### Problem description
Once the pictures are set aside, print the records that follow exactly as written.

### Caption-style text data
↓↓↓

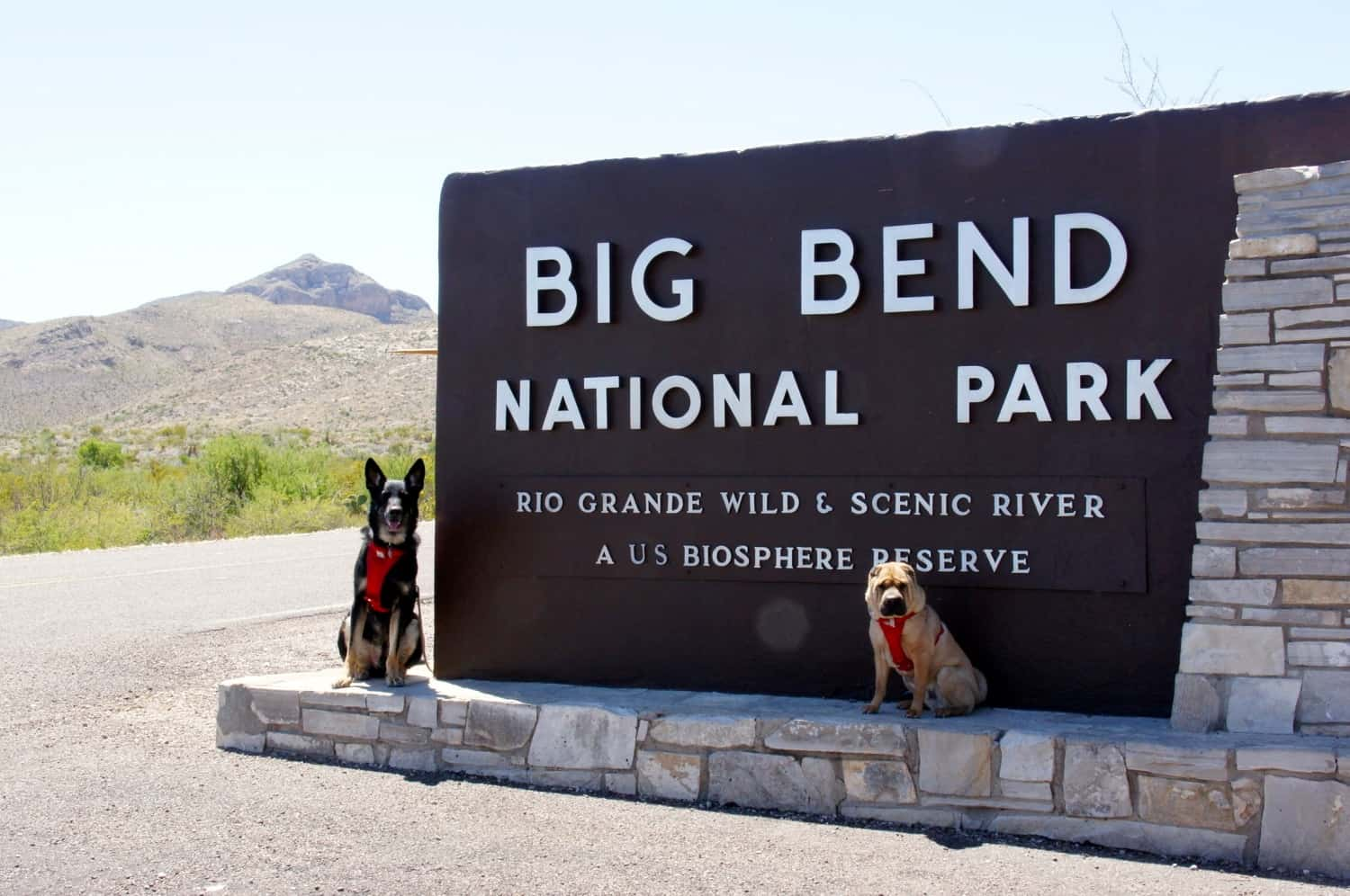 Buster and Ty at Big Bend National Park - TX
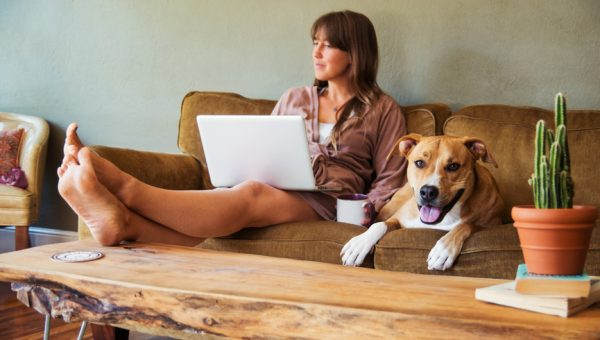 The Arizona Dog Lover's Guide to Canine Safety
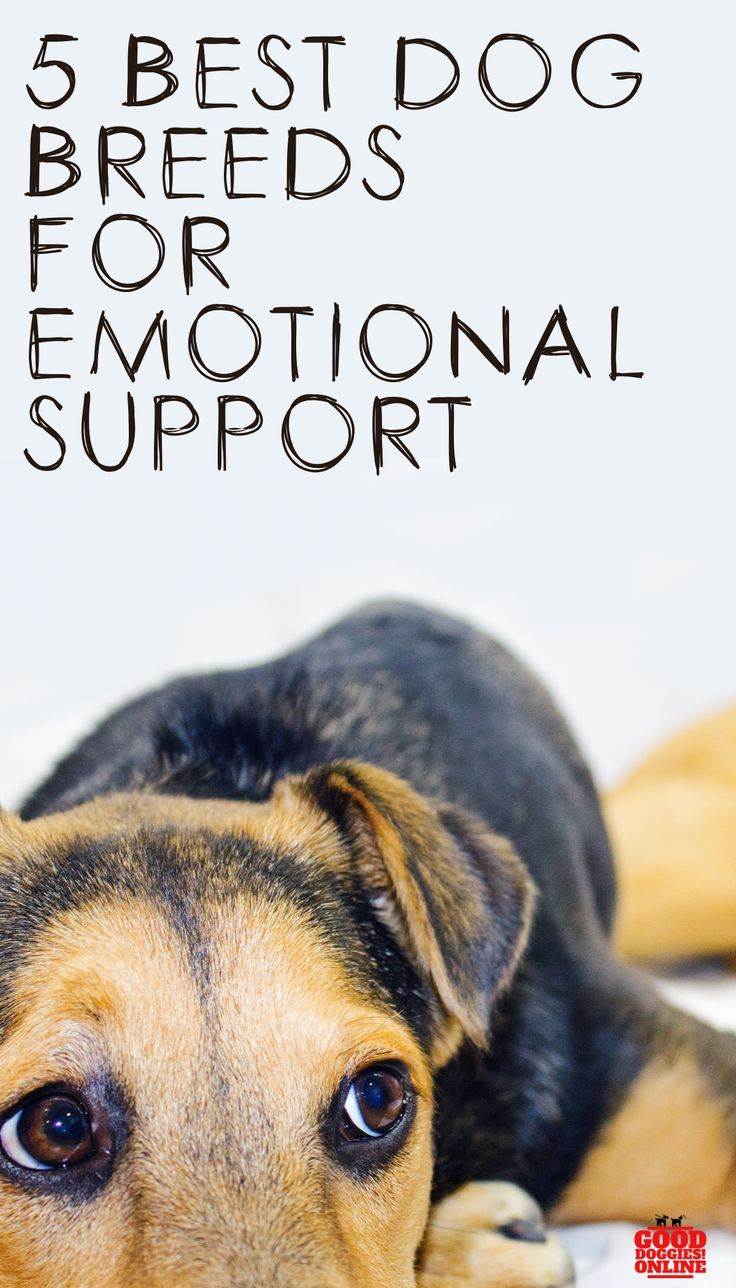 5 Best Dogs for Emotional Support Best dogs, Best dog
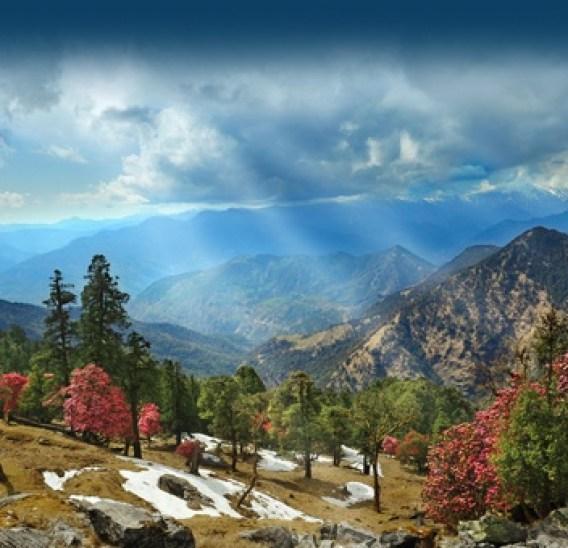 Kanatal Less traveled hill station in India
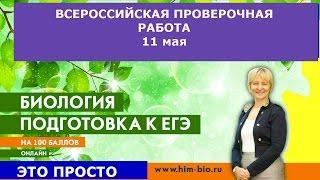 Всероссийкая проверочная работа 2017 по биологии!!!. Разбор демоверсии.Подготовка к ВПР по биологии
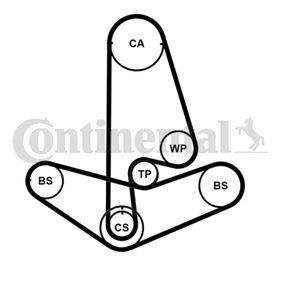 Pompa Acqua + Kit Cinghia Distribuzione CONTITECH(CT846WP1) per VW POLO prezzi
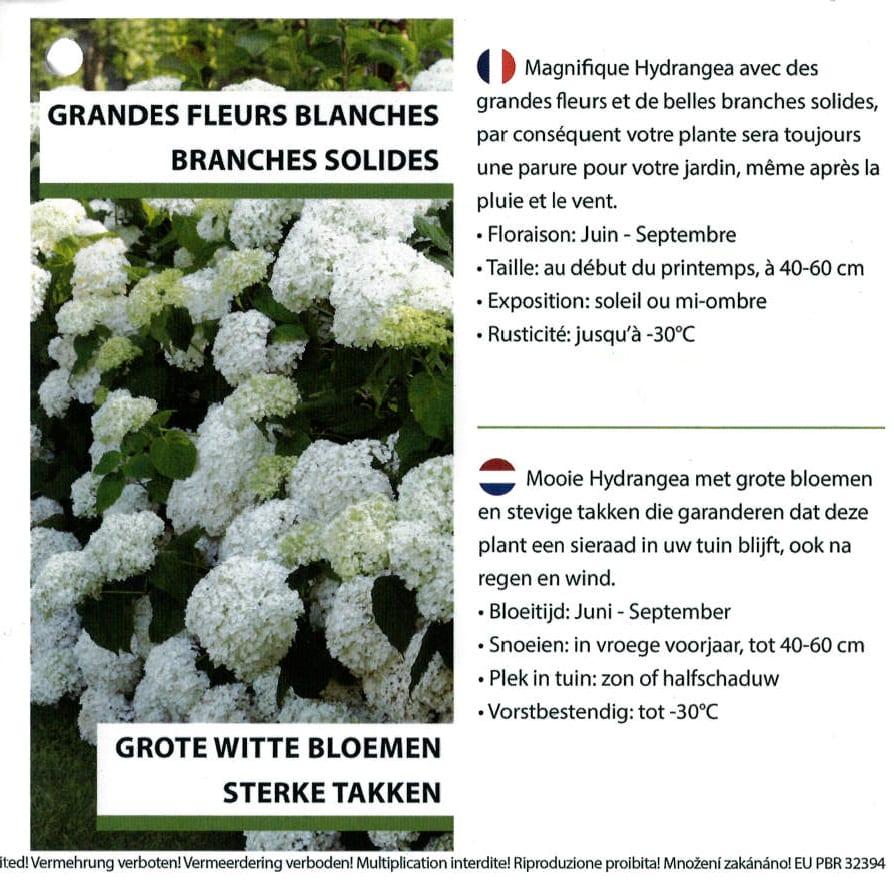 Hydrangea Proven Winners 'Strong Annabelle' etiket binnezijde rechts | Plants By Nature - gespecialiseerd in hydrangea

↑↑↑

### Answer to the problem
 Buster and Ty at Big Bend National Park - TX
 The Arizona Dog Lover's Guide to Canine Safety
 5 Best Dogs for Emotional Support Best dogs, Best dog
 Kanatal Less traveled hill station in India
 Всероссийкая проверочная работа 2017 по биологии!!!. Разбор демоверсии.Подготовка к ВПР по биологии
 Pompa Acqua + Kit Cinghia Distribuzione CONTITECH(CT846WP1) per VW POLO prezzi
 Hydrangea Proven Winners 'Strong Annabelle' etiket binnezijde rechts | Plants By Nature - gespecialiseerd in hydrangea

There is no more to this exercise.